Goals:
1. Answer the following questions using the court ruling.
(a) How many counts was the Respondent charged with?
(b) Who swore the affidavit supporting the application?
(c) What two facts did the Respondent give to dismiss the fear that he would not attend court?
2. For each statement, say whether the court ruling supports it, and quote the words that decide it.
(a) The Respondent pleaded guilty when arraigned before the trial court.
(b) The messages in question were allegedly posted on the Respondent's facebook account.
(c) The Respondent was granted bail while awaiting trial.
3. Resume the court ruling on the stay application from the point where it currently ends.

Excerpt provided:
*-*-*
Republic v Westwood Mutua Kioko [2015] KEHC 7696 (KLR)
Full Case Text
REPUBLIC OF KENYA
IN THE HIGH COURT OF KENYA AT NAIROBI
CRIMINAL DIVISION
MISC. CRIMINAL APPLICATION NO.302 OF 2015
REPUBLIC………………………….…………....................…...... APPLICANT
VERSUS
WESTWOOD MUTUA KIOKOaliasMUSA KIOKO….…… RESPONDENT
RULING
The Respondent, Westwood Mutua Kioko alias Musa Kioko was charged in Nairobi CMC Criminal Case No.1793 of 2013 with seven (7) counts of incitement to commission of a terrorist act contrary to Section 27of the Prevention of Terrorism Act 2012. The particulars of the offence relate to certain messages that are alleged to have been posted by the Respondent in his facebook account between 23rd September 2013 and 26th October 2013. When the Respondent was arraigned before the trial magistrate’s court, he pleaded not guilty to the charge. After full trial, he was acquitted. The Applicant was however aggrieved with the decision of the trial court. It has filed an appeal against the acquittal of the Respondent to this court. The appeal is pending hearing and determination.
Pending the hearing of the appeal, the Applicant has moved this court pursuant to the provisions of Article 165(3)(a) of the Constitution and Section 348A of the Criminal Procedure Act seeking orders of this court to stay the execution of the judgment of the trial court pending the hearing and determination of the appeal. In particular, the Applicant sought orders for Respondent not to be released from custody pending the hearing and determination of the appeal. The grounds in support of the application are stated on the face of the application. The Applicant contends that it has an appeal which has a high likelihood of success in that it is of the view that the trial magistrate had failed to take into consideration all the evidence that was adduced by the prosecution witnesses which, according to the prosecution, established the charges brought against the Respondent to the required standard of proof. The Applicant contends that if the Respondent is released from custody, there was likelihood that he would abscond and fail to attend court during the hearing of the appeal. The Applicant stated that during the hearing of the case before the trial court, the Respondent was denied bail while awaiting trial. The Applicant was of the view that taking into account the serious nature of the charges facing the Respondent, and the fact that the activities for which the Respondent was charged with posed serious threat to the security of the general public, it is fair in the circumstances for the Respondent to be detained pending the hearing and determination of the intended appeal. The application is supported by the annexed affidavit of Mary Ng’ang’a, a prosecution counsel in the Office of the Director of Public Prosecutions.
The application is opposed. The Respondent swore a replying affidavit in opposition to the application. The Respondent deponed that he was entitled to his freedom having been acquitted by a court of competent jurisdiction. He stated that there was no basis in law for his further detention. While acknowledging that the Applicant had the right of appeal, he was of the view that he should be released as ordered by the trial court pending the hearing and determination of the appeal. There was no reason why he should continue to be detained. He reiterated that the law under which the Applicant was seeking his detention in custody related to pre-trial proceedings and not the case where the accused has been acquitted. He reiterated that the serious nature of the offence cannot be a ground to deny him his freedom when a court of law has found him innocent and acquitted him. He dismissed the fear expressed by the Applicant that he would not attend court during the hearing of the appeal. He explained that he is a Kenyan citizen and had a fixed abode. He reiterated that there was no justification under the Constitution or any other law for his continued detention after his acquittal. He was of the view that the Applicant was breaching his constitutional right to freedom by making the present application. For added measure, the Respondent stated that the court had no power to legislate or to introduce new law when interpreting existing laws. It is on the basis of the above reasons that the Respondent urged the court dismiss the application.
*-*-*
Spatial relation data:
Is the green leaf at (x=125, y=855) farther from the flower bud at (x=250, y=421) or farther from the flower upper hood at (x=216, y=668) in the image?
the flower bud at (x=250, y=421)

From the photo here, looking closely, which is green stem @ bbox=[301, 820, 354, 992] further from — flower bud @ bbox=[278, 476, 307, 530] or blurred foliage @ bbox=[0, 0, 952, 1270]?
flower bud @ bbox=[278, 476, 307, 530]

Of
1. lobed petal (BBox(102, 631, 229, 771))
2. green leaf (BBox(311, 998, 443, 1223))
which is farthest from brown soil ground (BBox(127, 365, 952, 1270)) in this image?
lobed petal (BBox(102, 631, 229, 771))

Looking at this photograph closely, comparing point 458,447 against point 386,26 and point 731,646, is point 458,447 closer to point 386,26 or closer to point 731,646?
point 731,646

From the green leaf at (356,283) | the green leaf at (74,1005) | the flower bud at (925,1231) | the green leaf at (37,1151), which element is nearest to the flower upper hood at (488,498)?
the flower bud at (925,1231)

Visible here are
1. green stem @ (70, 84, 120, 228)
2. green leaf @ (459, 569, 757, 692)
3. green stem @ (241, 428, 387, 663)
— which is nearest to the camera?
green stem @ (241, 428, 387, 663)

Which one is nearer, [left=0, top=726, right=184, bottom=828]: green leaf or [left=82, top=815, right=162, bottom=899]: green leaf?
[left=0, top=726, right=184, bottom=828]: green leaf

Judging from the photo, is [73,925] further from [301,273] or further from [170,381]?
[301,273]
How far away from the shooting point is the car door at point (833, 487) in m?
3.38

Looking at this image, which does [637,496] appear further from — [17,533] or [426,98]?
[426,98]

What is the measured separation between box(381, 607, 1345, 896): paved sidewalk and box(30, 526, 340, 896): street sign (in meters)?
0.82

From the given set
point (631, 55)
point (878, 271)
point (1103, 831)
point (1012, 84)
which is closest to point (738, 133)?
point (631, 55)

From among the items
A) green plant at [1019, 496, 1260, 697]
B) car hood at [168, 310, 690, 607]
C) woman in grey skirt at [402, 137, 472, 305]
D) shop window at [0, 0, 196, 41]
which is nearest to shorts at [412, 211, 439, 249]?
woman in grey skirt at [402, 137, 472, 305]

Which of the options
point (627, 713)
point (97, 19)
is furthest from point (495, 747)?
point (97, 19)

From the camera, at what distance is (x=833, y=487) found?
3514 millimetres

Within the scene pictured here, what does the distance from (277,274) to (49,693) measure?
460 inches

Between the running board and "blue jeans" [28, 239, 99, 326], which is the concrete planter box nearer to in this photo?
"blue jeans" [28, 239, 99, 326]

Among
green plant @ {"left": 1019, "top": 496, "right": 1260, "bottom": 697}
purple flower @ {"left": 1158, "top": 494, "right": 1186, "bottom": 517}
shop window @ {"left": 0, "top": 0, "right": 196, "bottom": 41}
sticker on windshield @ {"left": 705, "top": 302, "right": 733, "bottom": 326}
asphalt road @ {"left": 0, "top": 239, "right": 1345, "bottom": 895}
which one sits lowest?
*-*-*
Exercise results:
1.
(a) Seven counts of incitement to commission of a terrorist act.
(b) Mary Ng'ang'a, a prosecution counsel in the Office of the Director of Public Prosecutions.
(c) He is a Kenyan citizen and has a fixed abode.

2.
(a) No: "he pleaded not guilty to the charge."
(b) Yes: "posted by the Respondent in his facebook account between 23rd September 2013 and 26th October 2013"
(c) No: "the Respondent was denied bail while awaiting trial."

3.
During the hearing of the application, this court heard oral rival submission made by Ms. Ng’ang’a and Ms. Kanyiri for the Applicant and Mr. Chacha for the Respondent. Counsels for the Applicant stated that the order of acquittal issued by the trial court should be stayed pending the hearing and determination of the appeal that has been filed by the Applicant. The Applicant was of the view that the intended appeal had a high chance of success. The Applicant contends that the Respondent’s acquittal was in error. There was likelihood that the acquittal would be upset on appeal and the acquittal be substituted by a conviction. The Applicant reiterated that the Respondent faced serious charges under The Prevention of Terrorism Act whose sentences were severe. There was likelihood that the Respondent will abscond and fail to attend the hearing of the appeal. The Applicant urged the court to take into consideration that during trial, the Respondent was not released on bail pending trial on account of the fact that the trial court had established that there were compelling reasons to deny the Respondent bond due to the serious nature of the offences facing him. The Applicant stated that the offences facing the Respondent touches on national security and public interest. It is in public interest that the Respondent be detained pending the hearing and determination of the appeal. The Applicant reiterated that the basis of its application was lawful and justifiable in the circumstances. In that regard, the Applicant cited Article 24(1)(d) of the Constitution in support of its case. In particular, the Applicant stated that the rights regarding the safety of society must be balanced with the individual rights of the Respondent. In the present case, public interest outweighed the personal interest of the Respondent. The Applicant reiterated that it had adduced sufficient evidence before the trial court which should have resulted in the conviction of the Respondent. It was of the view that the trial court had relied on a procedural technicality to acquit the Respondent without analyzing the strength, or otherwise, of the prosecution’s case.
Regarding the legality of the orders sought, the Applicant reiterated that there were lawful and justified in the circumstances of this case. The Applicant submitted that the court should apply a three-part test to determine whether the application should be allowed: whether the restriction is prescribed by law, whether the restriction is intended to serve a legitimate purpose and finally, whether the restriction is necessary in a democratic society. The Applicant relied on Article 24(1) of the Constitution, Article 29(2) of the Universal Declaration of Human Rights and Article 19(3) of the International Convention on Civil and Political Rights. The Applicant argued that the restriction of the Respondent’s right to liberty was justified because of the wider interest of the nation and security. The Applicant cited a case of the European Court of Human Rights in the case of Handyside –vs- The United Kingdom (Application No.5493/72) in support of its case. The Applicant further submitted that under Article 159(1) of the Constitution, the court as the custodian of people’s wishes, must protect the victims of crime of terror by dealing appropriately with those who wish to commit such acts of terror. The Applicant urged the court to allow the application.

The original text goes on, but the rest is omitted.